- **Activity**
Return every record below exactly as written, omitting any pictures.

- **Extracted data**
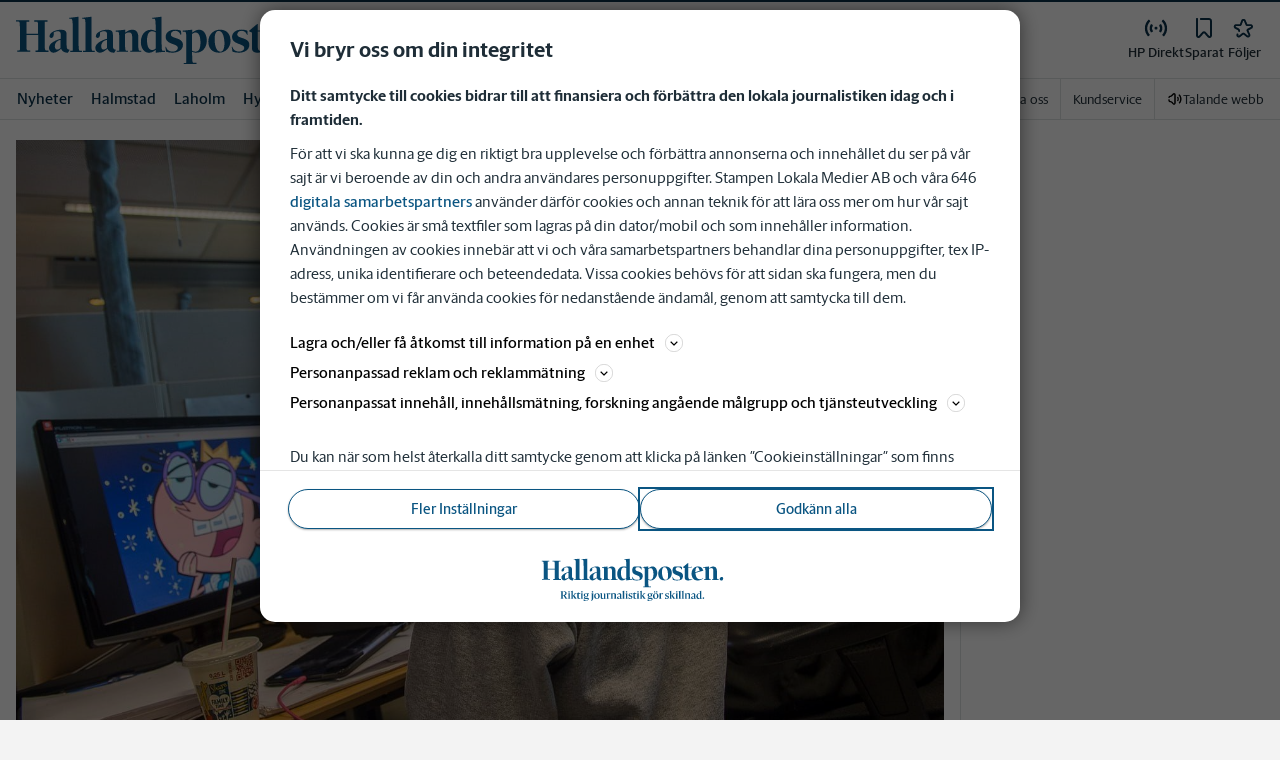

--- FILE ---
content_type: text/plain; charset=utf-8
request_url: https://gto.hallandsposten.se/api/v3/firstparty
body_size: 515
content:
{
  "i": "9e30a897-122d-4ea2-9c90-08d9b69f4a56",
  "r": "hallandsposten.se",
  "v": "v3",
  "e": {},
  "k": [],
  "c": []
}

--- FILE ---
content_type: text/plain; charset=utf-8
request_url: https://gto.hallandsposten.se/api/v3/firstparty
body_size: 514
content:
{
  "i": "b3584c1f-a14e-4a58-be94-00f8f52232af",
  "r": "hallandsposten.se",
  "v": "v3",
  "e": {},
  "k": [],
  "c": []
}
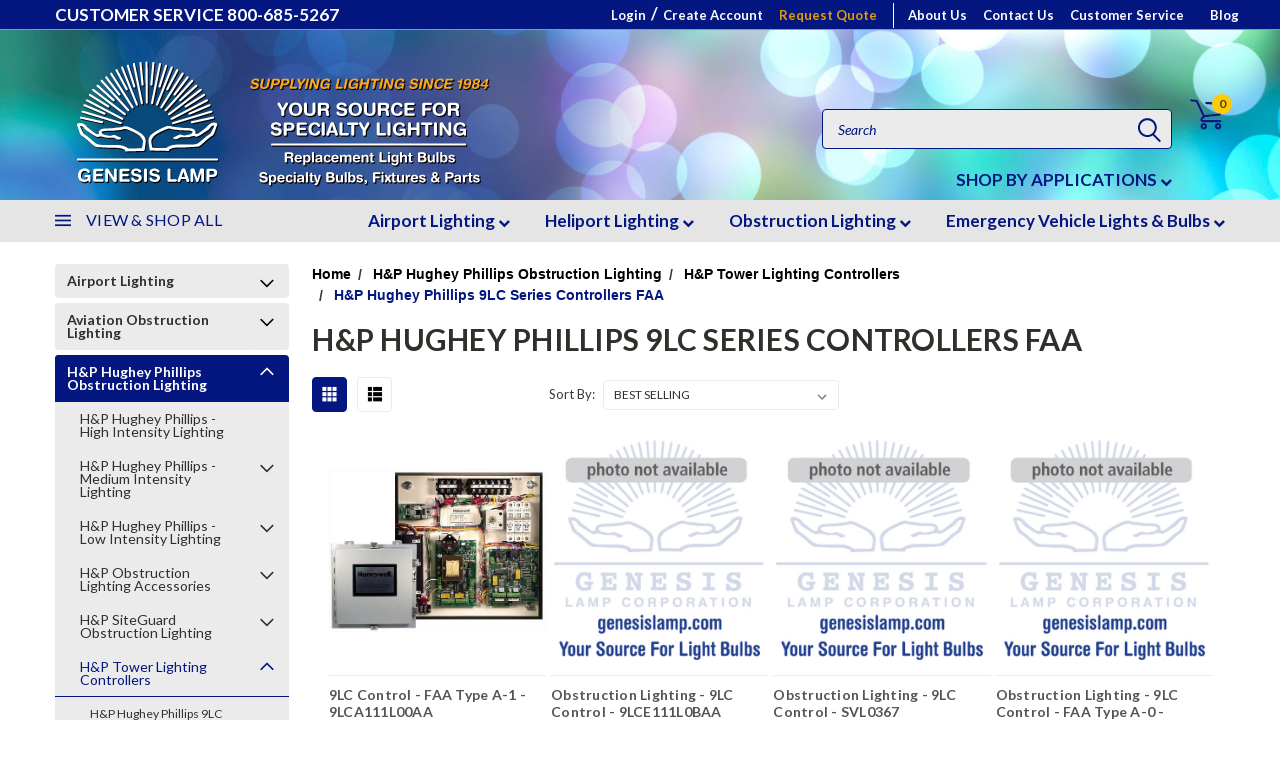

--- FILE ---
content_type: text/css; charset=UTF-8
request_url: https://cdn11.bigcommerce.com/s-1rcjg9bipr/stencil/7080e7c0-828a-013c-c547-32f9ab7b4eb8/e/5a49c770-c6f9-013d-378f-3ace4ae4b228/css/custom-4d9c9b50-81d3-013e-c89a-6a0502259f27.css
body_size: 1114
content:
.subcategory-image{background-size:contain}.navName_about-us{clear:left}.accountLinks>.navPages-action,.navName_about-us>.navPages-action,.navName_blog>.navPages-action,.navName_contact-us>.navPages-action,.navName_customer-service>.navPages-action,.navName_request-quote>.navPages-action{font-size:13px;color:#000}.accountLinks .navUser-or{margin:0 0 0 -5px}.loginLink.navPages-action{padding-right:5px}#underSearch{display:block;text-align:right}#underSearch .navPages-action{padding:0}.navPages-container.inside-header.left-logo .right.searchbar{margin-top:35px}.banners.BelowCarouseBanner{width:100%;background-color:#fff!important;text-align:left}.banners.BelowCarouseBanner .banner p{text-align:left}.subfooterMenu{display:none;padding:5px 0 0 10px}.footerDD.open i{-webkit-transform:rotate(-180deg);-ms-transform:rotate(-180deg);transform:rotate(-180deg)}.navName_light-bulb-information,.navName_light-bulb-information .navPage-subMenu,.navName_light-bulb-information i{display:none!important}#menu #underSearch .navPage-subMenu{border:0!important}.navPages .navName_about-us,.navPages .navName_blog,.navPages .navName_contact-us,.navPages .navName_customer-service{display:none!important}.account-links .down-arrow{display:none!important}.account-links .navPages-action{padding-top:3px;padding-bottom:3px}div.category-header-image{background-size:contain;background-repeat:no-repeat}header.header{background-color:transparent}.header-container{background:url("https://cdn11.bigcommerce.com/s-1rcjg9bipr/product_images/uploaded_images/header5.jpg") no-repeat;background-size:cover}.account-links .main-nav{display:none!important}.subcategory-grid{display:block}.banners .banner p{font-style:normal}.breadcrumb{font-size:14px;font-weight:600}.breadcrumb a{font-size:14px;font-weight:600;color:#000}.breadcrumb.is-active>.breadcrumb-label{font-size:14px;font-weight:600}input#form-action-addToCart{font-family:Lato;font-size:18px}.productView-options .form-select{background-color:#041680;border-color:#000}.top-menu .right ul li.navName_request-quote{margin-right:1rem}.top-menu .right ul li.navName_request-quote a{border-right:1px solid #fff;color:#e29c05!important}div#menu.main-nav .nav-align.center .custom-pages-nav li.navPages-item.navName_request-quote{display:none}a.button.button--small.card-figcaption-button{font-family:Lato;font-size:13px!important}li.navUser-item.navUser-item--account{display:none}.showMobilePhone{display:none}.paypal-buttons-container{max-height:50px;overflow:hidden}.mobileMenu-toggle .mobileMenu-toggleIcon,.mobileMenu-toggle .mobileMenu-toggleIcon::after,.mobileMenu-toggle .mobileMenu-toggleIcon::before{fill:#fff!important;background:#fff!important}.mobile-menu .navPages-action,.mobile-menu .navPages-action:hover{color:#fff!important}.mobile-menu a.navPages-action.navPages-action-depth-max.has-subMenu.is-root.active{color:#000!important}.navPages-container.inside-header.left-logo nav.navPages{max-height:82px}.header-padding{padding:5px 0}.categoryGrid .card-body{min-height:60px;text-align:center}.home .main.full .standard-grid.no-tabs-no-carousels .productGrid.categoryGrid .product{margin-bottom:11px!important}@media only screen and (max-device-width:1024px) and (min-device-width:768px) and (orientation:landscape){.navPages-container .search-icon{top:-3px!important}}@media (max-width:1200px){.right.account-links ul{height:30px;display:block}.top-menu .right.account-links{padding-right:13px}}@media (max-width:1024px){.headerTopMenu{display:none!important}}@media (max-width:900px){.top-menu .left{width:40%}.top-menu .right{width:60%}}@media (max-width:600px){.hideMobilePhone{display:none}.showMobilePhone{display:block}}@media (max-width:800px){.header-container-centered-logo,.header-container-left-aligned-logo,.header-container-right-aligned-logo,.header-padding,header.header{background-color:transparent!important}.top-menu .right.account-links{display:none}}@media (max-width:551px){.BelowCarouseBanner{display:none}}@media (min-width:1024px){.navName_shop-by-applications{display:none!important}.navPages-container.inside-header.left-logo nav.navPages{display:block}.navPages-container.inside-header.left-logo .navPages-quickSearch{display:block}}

- **Result for this task**
--- FILE ---
content_type: text/plain; charset=utf-8
request_url: https://gto.hallandsposten.se/api/v3/firstparty
body_size: 515
content:
{
  "i": "9e30a897-122d-4ea2-9c90-08d9b69f4a56",
  "r": "hallandsposten.se",
  "v": "v3",
  "e": {},
  "k": [],
  "c": []
}

--- FILE ---
content_type: text/plain; charset=utf-8
request_url: https://gto.hallandsposten.se/api/v3/firstparty
body_size: 514
content:
{
  "i": "b3584c1f-a14e-4a58-be94-00f8f52232af",
  "r": "hallandsposten.se",
  "v": "v3",
  "e": {},
  "k": [],
  "c": []
}

--- FILE ---
content_type: text/css; charset=UTF-8
request_url: https://cdn11.bigcommerce.com/s-1rcjg9bipr/stencil/7080e7c0-828a-013c-c547-32f9ab7b4eb8/e/5a49c770-c6f9-013d-378f-3ace4ae4b228/css/custom-4d9c9b50-81d3-013e-c89a-6a0502259f27.css
body_size: 1114
content:
.subcategory-image{background-size:contain}.navName_about-us{clear:left}.accountLinks>.navPages-action,.navName_about-us>.navPages-action,.navName_blog>.navPages-action,.navName_contact-us>.navPages-action,.navName_customer-service>.navPages-action,.navName_request-quote>.navPages-action{font-size:13px;color:#000}.accountLinks .navUser-or{margin:0 0 0 -5px}.loginLink.navPages-action{padding-right:5px}#underSearch{display:block;text-align:right}#underSearch .navPages-action{padding:0}.navPages-container.inside-header.left-logo .right.searchbar{margin-top:35px}.banners.BelowCarouseBanner{width:100%;background-color:#fff!important;text-align:left}.banners.BelowCarouseBanner .banner p{text-align:left}.subfooterMenu{display:none;padding:5px 0 0 10px}.footerDD.open i{-webkit-transform:rotate(-180deg);-ms-transform:rotate(-180deg);transform:rotate(-180deg)}.navName_light-bulb-information,.navName_light-bulb-information .navPage-subMenu,.navName_light-bulb-information i{display:none!important}#menu #underSearch .navPage-subMenu{border:0!important}.navPages .navName_about-us,.navPages .navName_blog,.navPages .navName_contact-us,.navPages .navName_customer-service{display:none!important}.account-links .down-arrow{display:none!important}.account-links .navPages-action{padding-top:3px;padding-bottom:3px}div.category-header-image{background-size:contain;background-repeat:no-repeat}header.header{background-color:transparent}.header-container{background:url("https://cdn11.bigcommerce.com/s-1rcjg9bipr/product_images/uploaded_images/header5.jpg") no-repeat;background-size:cover}.account-links .main-nav{display:none!important}.subcategory-grid{display:block}.banners .banner p{font-style:normal}.breadcrumb{font-size:14px;font-weight:600}.breadcrumb a{font-size:14px;font-weight:600;color:#000}.breadcrumb.is-active>.breadcrumb-label{font-size:14px;font-weight:600}input#form-action-addToCart{font-family:Lato;font-size:18px}.productView-options .form-select{background-color:#041680;border-color:#000}.top-menu .right ul li.navName_request-quote{margin-right:1rem}.top-menu .right ul li.navName_request-quote a{border-right:1px solid #fff;color:#e29c05!important}div#menu.main-nav .nav-align.center .custom-pages-nav li.navPages-item.navName_request-quote{display:none}a.button.button--small.card-figcaption-button{font-family:Lato;font-size:13px!important}li.navUser-item.navUser-item--account{display:none}.showMobilePhone{display:none}.paypal-buttons-container{max-height:50px;overflow:hidden}.mobileMenu-toggle .mobileMenu-toggleIcon,.mobileMenu-toggle .mobileMenu-toggleIcon::after,.mobileMenu-toggle .mobileMenu-toggleIcon::before{fill:#fff!important;background:#fff!important}.mobile-menu .navPages-action,.mobile-menu .navPages-action:hover{color:#fff!important}.mobile-menu a.navPages-action.navPages-action-depth-max.has-subMenu.is-root.active{color:#000!important}.navPages-container.inside-header.left-logo nav.navPages{max-height:82px}.header-padding{padding:5px 0}.categoryGrid .card-body{min-height:60px;text-align:center}.home .main.full .standard-grid.no-tabs-no-carousels .productGrid.categoryGrid .product{margin-bottom:11px!important}@media only screen and (max-device-width:1024px) and (min-device-width:768px) and (orientation:landscape){.navPages-container .search-icon{top:-3px!important}}@media (max-width:1200px){.right.account-links ul{height:30px;display:block}.top-menu .right.account-links{padding-right:13px}}@media (max-width:1024px){.headerTopMenu{display:none!important}}@media (max-width:900px){.top-menu .left{width:40%}.top-menu .right{width:60%}}@media (max-width:600px){.hideMobilePhone{display:none}.showMobilePhone{display:block}}@media (max-width:800px){.header-container-centered-logo,.header-container-left-aligned-logo,.header-container-right-aligned-logo,.header-padding,header.header{background-color:transparent!important}.top-menu .right.account-links{display:none}}@media (max-width:551px){.BelowCarouseBanner{display:none}}@media (min-width:1024px){.navName_shop-by-applications{display:none!important}.navPages-container.inside-header.left-logo nav.navPages{display:block}.navPages-container.inside-header.left-logo .navPages-quickSearch{display:block}}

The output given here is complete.